Trecho da página:
-*-*-

CONTOS ERÓTICOS: a literatura se despe aos poucos


O grande contista mineiro, Luiz Vilela, lançou agora em 2008 um extraordinário livro de contos eróticos. O autor sempre trabalhou a temática do erotismo em sua obra, mas em Contos Eróticos (Editora Leitura, 143 p., compre aqui) concentram-se 20 histórias de puro deleite, elogiando Eros.

Na literatura, a forma de narrar ou expor um conteúdo também se coloca como erotismo. O texto literário é uma insinuação, cujo corpo se apresenta na obliqüidade e na ambigüidade. E neste caso, por se tratar de contos eróticos, eles vêm como strippers.

A maestria de Vilela em contar um conto, já conhecida de todos, autor premiado, está presente neste segmento, que é visto sempre de esguelha, justamente por ser difícil tratá-lo sem cair na vulgaridade.

-*-*-

Dados fornecidos:
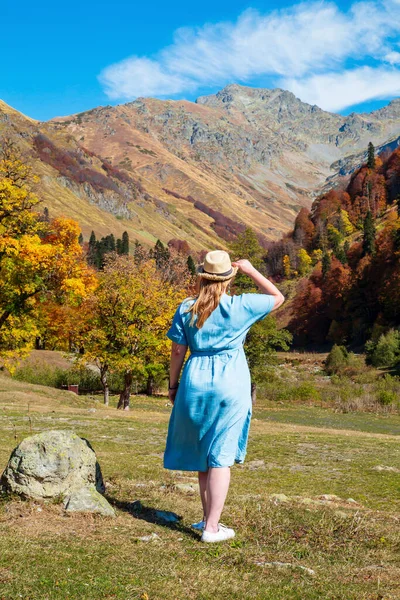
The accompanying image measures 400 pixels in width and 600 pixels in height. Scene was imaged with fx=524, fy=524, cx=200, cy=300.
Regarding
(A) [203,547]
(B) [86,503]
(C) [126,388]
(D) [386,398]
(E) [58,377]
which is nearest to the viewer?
(A) [203,547]

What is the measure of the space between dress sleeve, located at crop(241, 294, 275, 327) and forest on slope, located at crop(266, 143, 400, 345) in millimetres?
86280

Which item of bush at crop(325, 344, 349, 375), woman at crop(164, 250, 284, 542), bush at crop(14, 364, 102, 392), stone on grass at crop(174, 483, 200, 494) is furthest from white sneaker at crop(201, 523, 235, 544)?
bush at crop(325, 344, 349, 375)

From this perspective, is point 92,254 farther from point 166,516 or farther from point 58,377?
point 166,516

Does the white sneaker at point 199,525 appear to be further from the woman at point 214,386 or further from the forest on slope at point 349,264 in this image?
the forest on slope at point 349,264

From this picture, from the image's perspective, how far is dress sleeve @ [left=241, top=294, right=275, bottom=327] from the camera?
6180 millimetres

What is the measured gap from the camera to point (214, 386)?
5.98 meters

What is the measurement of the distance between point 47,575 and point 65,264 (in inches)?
827

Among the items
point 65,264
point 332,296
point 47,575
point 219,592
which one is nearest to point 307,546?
point 219,592

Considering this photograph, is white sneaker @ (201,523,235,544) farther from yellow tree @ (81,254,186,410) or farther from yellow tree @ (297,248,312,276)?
yellow tree @ (297,248,312,276)

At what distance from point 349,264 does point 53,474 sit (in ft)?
389

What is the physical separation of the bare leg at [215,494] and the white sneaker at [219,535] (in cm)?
5

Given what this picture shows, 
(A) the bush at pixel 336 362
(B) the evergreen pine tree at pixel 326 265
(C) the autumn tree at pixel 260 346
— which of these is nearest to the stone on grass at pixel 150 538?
(C) the autumn tree at pixel 260 346

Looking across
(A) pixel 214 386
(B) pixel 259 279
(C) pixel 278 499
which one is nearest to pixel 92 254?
(C) pixel 278 499

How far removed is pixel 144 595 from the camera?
443 centimetres
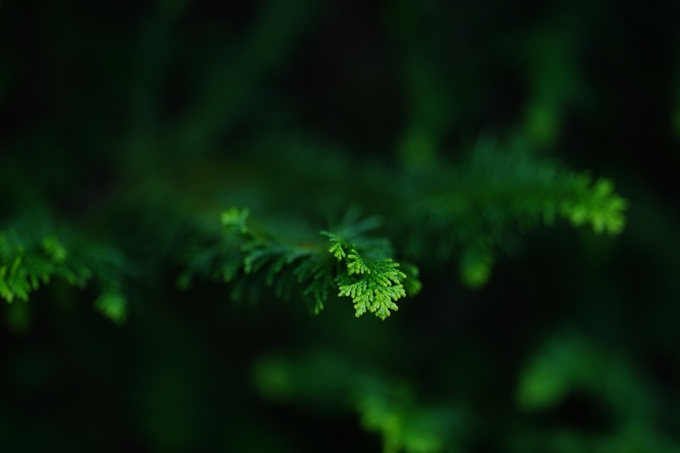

-*-*-

Suas tarefas:
**A)** Segundo a resenha sobre Contos Eróticos, quantas histórias o livro reúne?
**B)** Dê continuidade à resenha sobre Contos Eróticos, de Luiz Vilela, a partir da última frase apresentada.

Respostas:
**A)** O livro reúne 20 histórias.

**B)**
Mas aqui, o que se vê é uma literatura de fino trato, cuja prosa se revela aos poucos, se insinuando, até que se mostra por completo, pondo-se nua diante do leitor, sem ser explícita, sem ser vulgar, repito. No despir do texto, há sempre uma surpresa, um espanto.

Os contos desnudam vários aspectos da sexualidade, como o desejo, o íntimo da personagem numa sondagem libidinosa. Às vezes, a narrativa revela situações de sensualidade. Às vezes, é o diálogo que cria uma tensão voluptuosa.

Chamo a atenção para duas variações e uma fixação. A ambientação dos contos varia, situando-se em escolas (a maioria deles), seio familiar, bar, igreja, entre outros espaços. Essas explorações trazem à tona justamente os lugares usuais de onde os desejos são despertados.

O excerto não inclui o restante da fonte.